Les démocrates, eux, évoquent une reprise en forme de K, laquelle ne profite pas à tous. La classe supérieure voit son appétit consumériste enfin libéré. Les classes moyennes ou défavorisées s’enfoncent, en revanche, dans la crise. C’est le trait descendant du K.

Le vote, au cours de l’été, de l’Inflation Reduction Act, d’un montant de 430 milliards de dollars d’investissements, a souligné l’opposition entre tenants du V et du K. Pourquoi dépenser tant d’argent pour soutenir les classes populaires, alors que la nation semble se porter mieux ?

Avec sa courbe en forme d’éléphant, l’économiste serbo-américain Branko Milanović avait pourtant montré combien les classes moyennes occidentales avaient été les grandes perdantes de la mondialisation. Une analyse confortée, en France, par la crise des Gilets jaunes.

Les cigales sont minoritaires et la plupart s’avèrent impuissants face aux coups et aux coûts du sort.

Les divisions françaises sont d’ailleurs assez proches. La Loi du 16 août 2022 portant des mesures d’urgence pour la protection du pouvoir d’achat met en avant le paradigme de la consommation : « Quand l’appétit (de consommer) va, tout va. » Les débats parlementaires sur le sujet ont révélé l’impossible compromis entre le centre, allié à la droite, et la nouvelle union des gauches. On retrouve ici les figures en V et en K.

Il y a bien deux spirales, l’une vers le haut et l’autre vers le bas : « À ceux qui ont, on donnera davantage et à ceux qui n’ont rien, on prendra même ce qu’ils ont. » (Mt, 5). Les aléas de la vie, une mauvaise récolte, une pandémie ou un calcul erroné sont autant d’événements de nature à amener sur la branche basse et glissante du K.
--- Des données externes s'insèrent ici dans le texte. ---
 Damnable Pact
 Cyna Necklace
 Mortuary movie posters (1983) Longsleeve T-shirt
Les malchanceux de la vie sont majoritairement victimes et non pas responsables de ce décrochage. Les cigales sont minoritaires parmi eux et la plupart s’avèrent impuissants face aux coups et aux coûts du sort.
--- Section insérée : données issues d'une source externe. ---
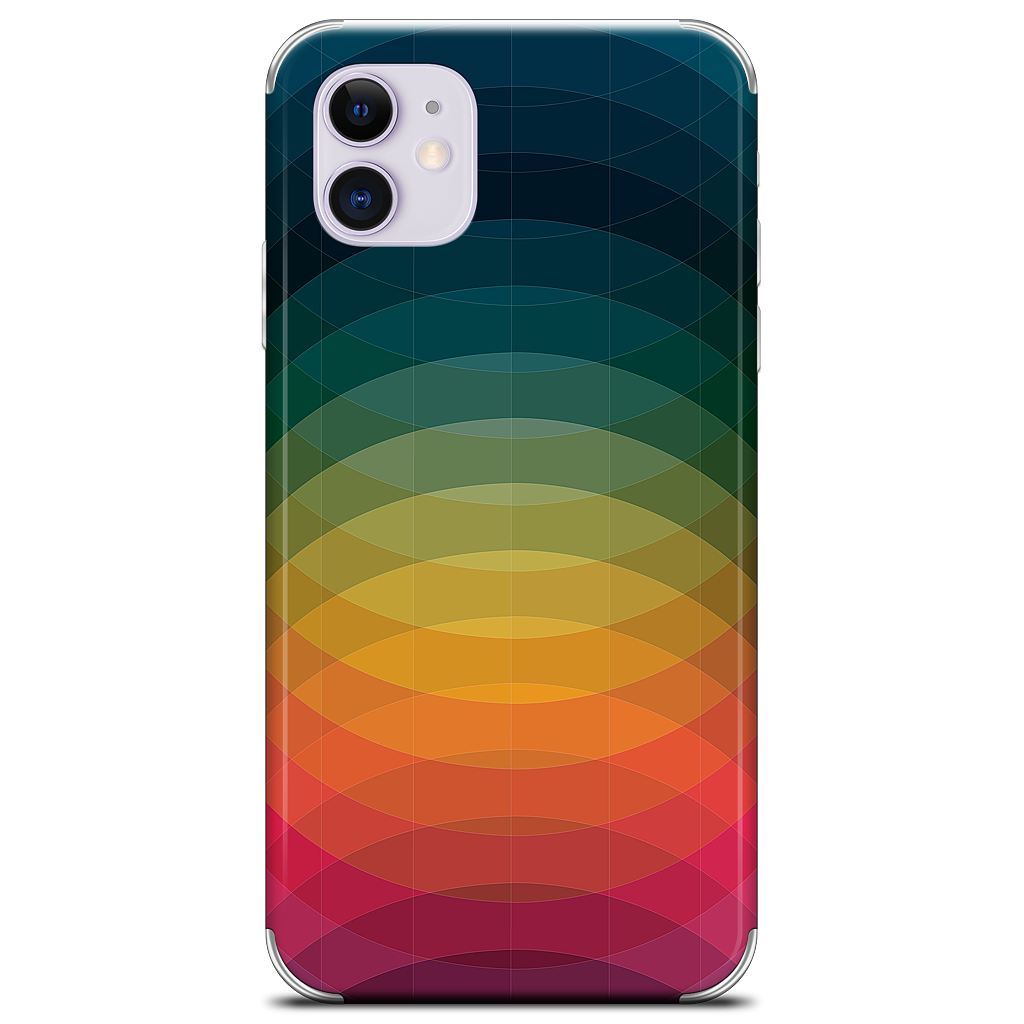 Chroma iPhone Skin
Amartya Sen, Nobel d’économie 1998, a souligné combien l’impuissance est la caractéristique première de la pauvreté. Nobel d’économie 2019, Esther Duflo a démontré que des aides sociales solides sont efficaces pour sortir de la spirale de la paupérisation. Il s’agit dès lors moins de protéger le pouvoir d’achat que de garantir des filets de sécurité face aux tempêtes, aux maladies ou aux crises.

Au final, le débat ne doit donc pas se jouer sur la forme de la reprise, mais sur la capacité du plus grand nombre à recouvrer la maîtrise de sa vie face à un avenir incertain. Hors de toute spirale.